A professora associada afirma que muito além de ter comprometimento, o setor público procura formas de tornar os servidores mais produtivos, característica que, segundo ela, está ligada à coragem de executar, buscar alternativas, inovar e fazer acontecer.

Foi o que fez Luana Silveira de Faria, 42. Servidora pública federal efetiva há dez anos, ela criou um programa que proporcionou novos modelos de trabalho no governo, o LA-BORA! gov, como projetos cujo propósito é melhorar a experiência dos funcionários públicos.

O programa de gestão, que impactou 140 mil profissionais, é destinado a servidores interessados em trabalhar no laboratório —que aborda temas como inovação e criatividade no setor público, segurança psicológica e lideranças feminina, de times híbridos ou remotos.

"Funcionários de diferentes órgãos [são quase 300] não precisam ser cedidos por sua chefia.
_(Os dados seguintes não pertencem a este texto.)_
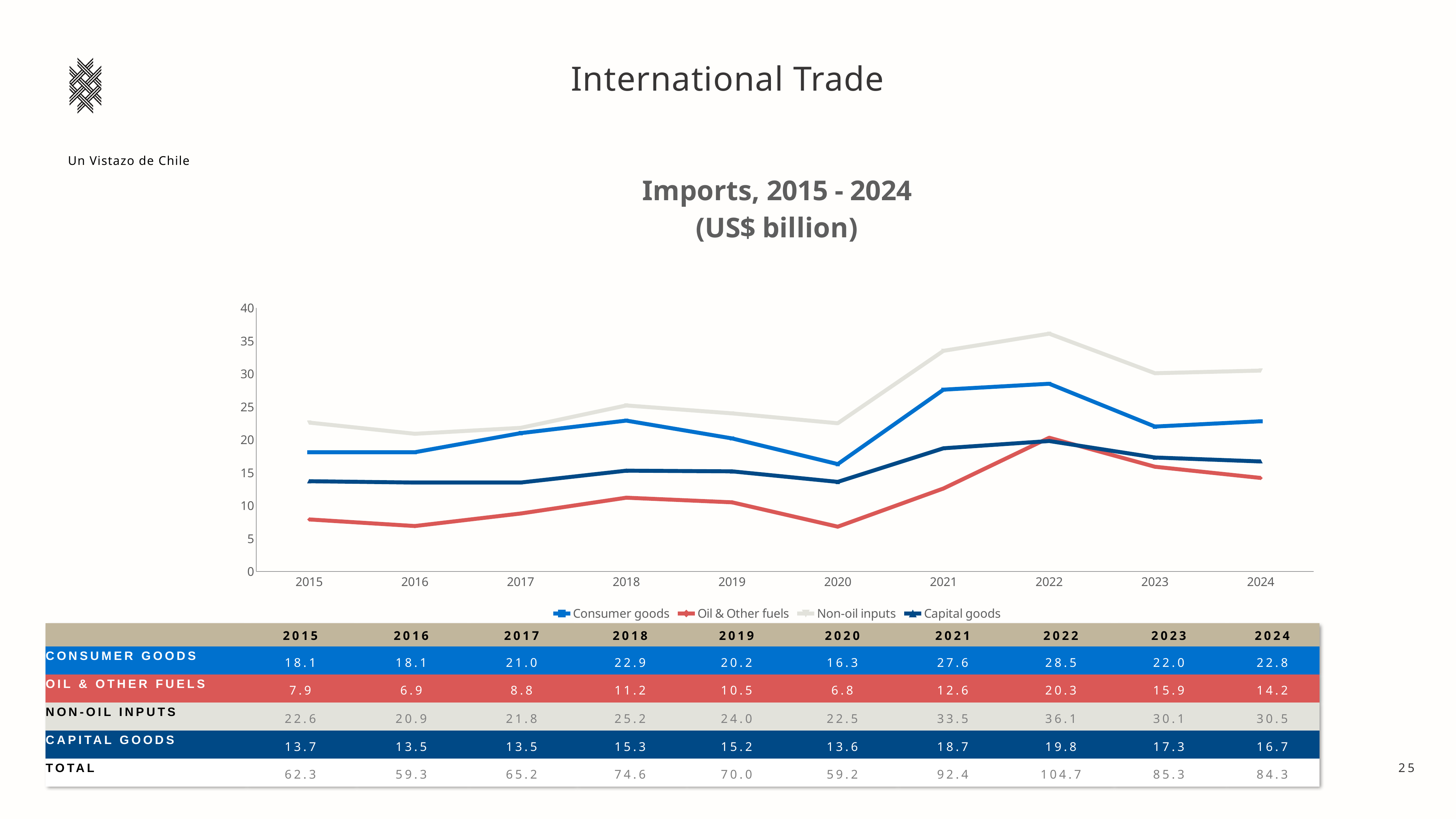
What is the difference between Consumer goods and Capital goods in 2021? 8.9 What is the value for Consumer goods in 2022? 28.5 In which year is Oil & Other fuels lowest? 2020 How many series does the legend list? 4 What is the title of the chart? Imports, 2015 - 2024 (US$ billion) What is the value for Non-oil inputs in 2024? 30.5 Do Non-oil inputs rise or fall from 2020 to 2022? Rise Which is larger in 2023: Oil & Other fuels or Capital goods? Capital goods What type of chart is shown on the slide? Line chart In which year is Non-oil inputs highest? 2022 How many years are plotted on the x axis? 10 What is the value for Oil & Other fuels in 2020? 6.8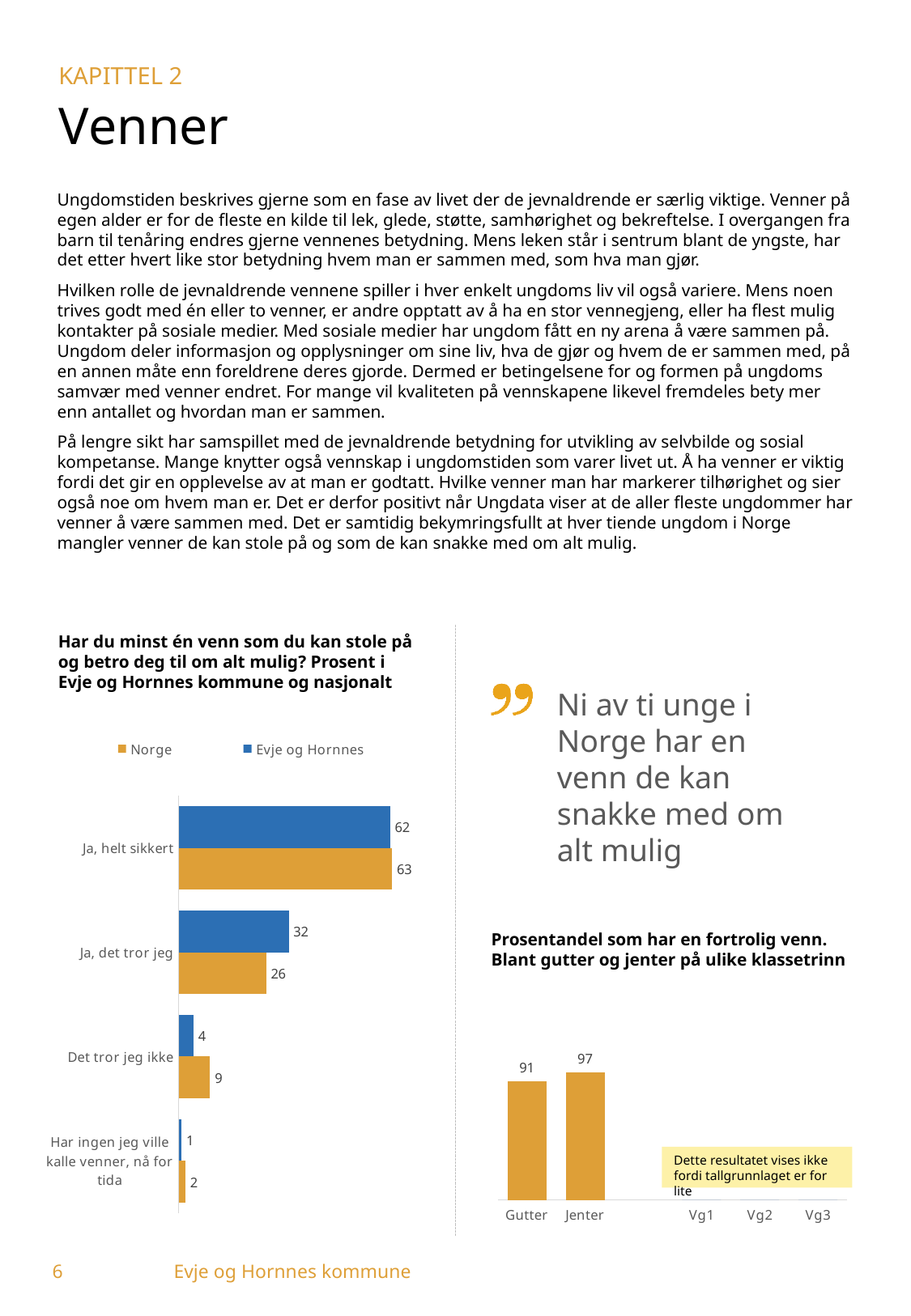
In the chart 'Prosentandel som har en fortrolig venn', what is the difference between Jenter and Gutter? 6 What kind of chart is 'Prosentandel som har en fortrolig venn. Blant gutter og jenter på ulike klassetrinn'? Bar chart In the chart 'Har du minst én venn som du kan stole på og betro deg til om alt mulig?', what is the value for Evje og Hornnes for 'Ja, helt sikkert'? 62 How many categories are shown in the chart 'Har du minst én venn som du kan stole på og betro deg til om alt mulig?'? 4 In the chart 'Har du minst én venn som du kan stole på og betro deg til om alt mulig?', which category has the highest value for Evje og Hornnes? Ja, helt sikkert In the chart 'Har du minst én venn som du kan stole på og betro deg til om alt mulig?', what is the value for Norge for 'Ja, det tror jeg'? 26 In the chart 'Har du minst én venn som du kan stole på og betro deg til om alt mulig?', which category has the lowest value for Norge? Har ingen jeg ville kalle venner, nå for tida How many series does the legend list in the chart 'Har du minst én venn som du kan stole på og betro deg til om alt mulig?'? 2 In the chart 'Prosentandel som har en fortrolig venn', what is the value for Jenter? 97 In the chart 'Har du minst én venn som du kan stole på og betro deg til om alt mulig?', what is the difference between Evje og Hornnes and Norge for 'Ja, det tror jeg'? 6 In the chart 'Har du minst én venn som du kan stole på og betro deg til om alt mulig?', what is the value for Norge for 'Det tror jeg ikke'? 9 In the chart 'Har du minst én venn som du kan stole på og betro deg til om alt mulig?', which is larger for 'Det tror jeg ikke': Norge or Evje og Hornnes? Norge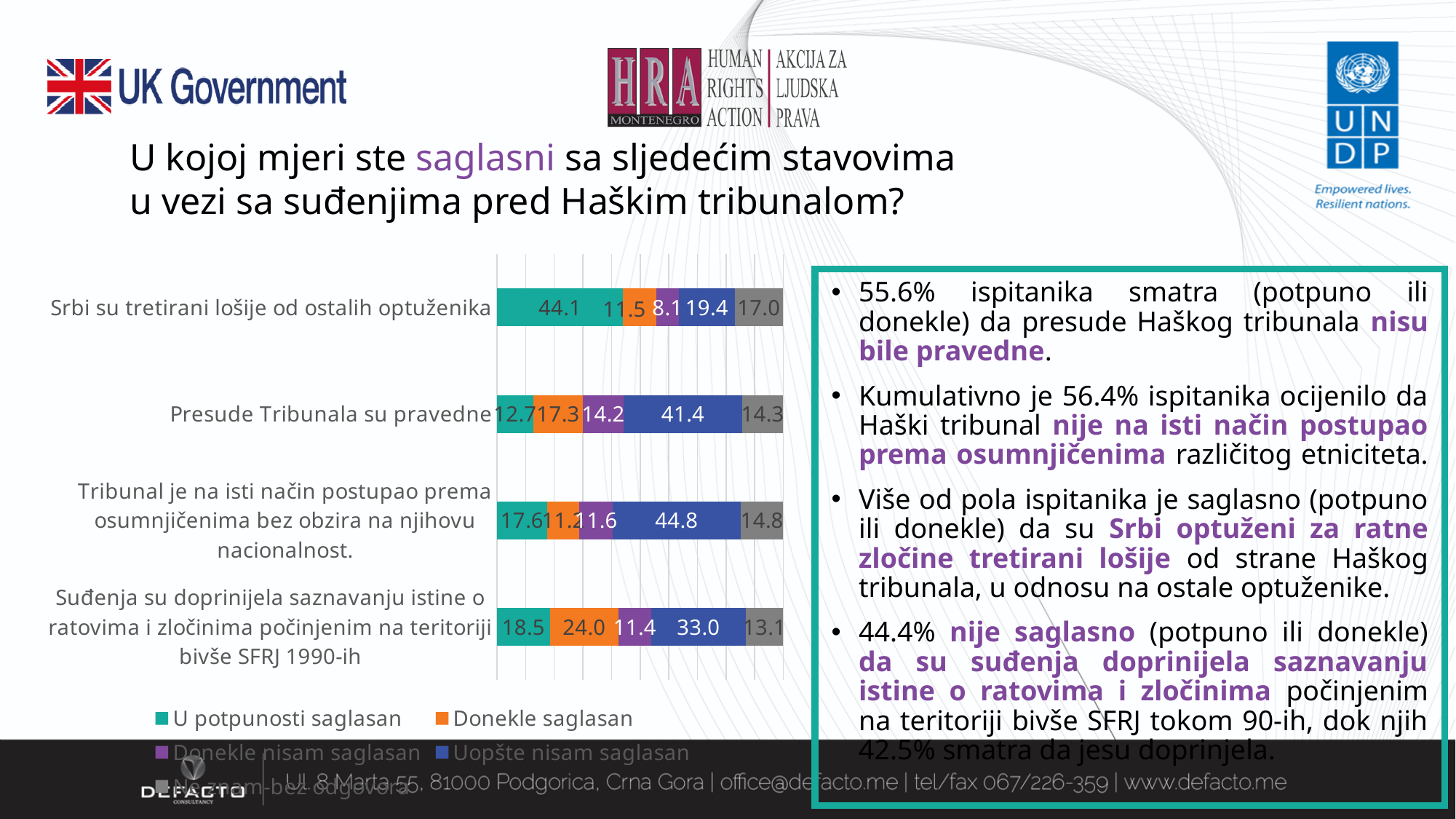
Which legend entry is shown in orange? Donekle saglasan What is the difference between the 'Uopšte nisam saglasan' values for 'Tribunal je na isti način postupao prema osumnjičenima bez obzira na njihovu nacionalnost.' and 'Suđenja su doprinijela saznavanju istine...'? 11.8 What is the 'U potpunosti saglasan' value for 'Srbi su tretirani lošije od ostalih optuženika'? 44.1 What is the 'Uopšte nisam saglasan' value for 'Presude Tribunala su pravedne'? 41.4 What is the 'Donekle saglasan' value for 'Suđenja su doprinijela saznavanju istine o ratovima i zločinima počinjenim na teritoriji bivše SFRJ 1990-ih'? 24.0 How many series does the legend list? 5 How many statements (categories) are shown in the chart? 4 Which is larger: the 'U potpunosti saglasan' value for 'Presude Tribunala su pravedne' or for 'Suđenja su doprinijela saznavanju istine...'? Suđenja su doprinijela saznavanju istine... Which statement has the lowest 'Uopšte nisam saglasan' value? Srbi su tretirani lošije od ostalih optuženika Which statement has the highest 'U potpunosti saglasan' value? Srbi su tretirani lošije od ostalih optuženika What is the 'Uopšte nisam saglasan' value for 'Tribunal je na isti način postupao prema osumnjičenima bez obzira na njihovu nacionalnost.'? 44.8 What kind of chart is shown on the slide? Stacked bar chart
Por um período, podem atuar conosco umas duas vezes por semana de forma desburocratizada [atividades também ficam disponíveis no YouTube]. Todos saem ganhando, até porque esse funcionário vai levar novas ideias para aplicar em sua rotina."

Para Luana, é importante atualizar o servidor com um modelo mental e comportamental voltado para o futuro. "Esse trabalhador deve ser mais flexível, maleável e adaptável às realidades desse mundo que muda o tempo todo. Quem se beneficia é o cidadão. Inovação é transformar a realidade."

Encontrar servidores com vocação não é uma tarefa óbvia, porém, já que no Brasil a prova via concurso prevalece como forma de ingresso ao funcionalismo. Entrevistas e análises de currículos, por exemplo, são consideradas subjetivas.

Para descobrir esses perfis ideais, o professor Fernandes afirma que é preciso trabalhar cada vez mais para aprimorar o processo seletivo, já que os concursos têm limitações.

"São muito bons para mensurar as pessoas que têm capacidade de fazer uma prova. Mas não mensuram o espírito público. Não sabemos o quanto aquele indivíduo se engaja e consegue se sentir feliz por estar naquela posição. Se ele for feliz, será engajado e terá empatia, é uma coisa que se autoalimenta."

O especialista afirma que boa parte dos sistemas de gestões no mundo já tentam incorporar um processo seletivo para saber se o candidato realmente se interessa por aquela posição por meio de provas orais e entrevistas.

A representatividade também é fundamental para determinar o profissional público do futuro, segundo Renata. "Não tem mais como imaginar que a área pública não vai olhar para a diversidade."

Renata diz que várias evidências demonstram que quanto maior a variedade dos perfis, melhor vão ser as propostas de políticas públicas. Isso, diz Renata, faz com que o funcionalismo seja mais resiliente.

"Não é [ter diversidade] por modismo ou só por inclusão, mas para ter esse olhar mais amplo e diversificado, uma vez que as políticas públicas são para todos, não só para o branco. Elas são para o preto, para o indígena, para o LGBTQIA+, para todos."

Para Fernandes, o funcionário público do século 21 precisa ter capacidade de dar respostas ao novo. "Porque sabemos que respostas antigas não funcionam."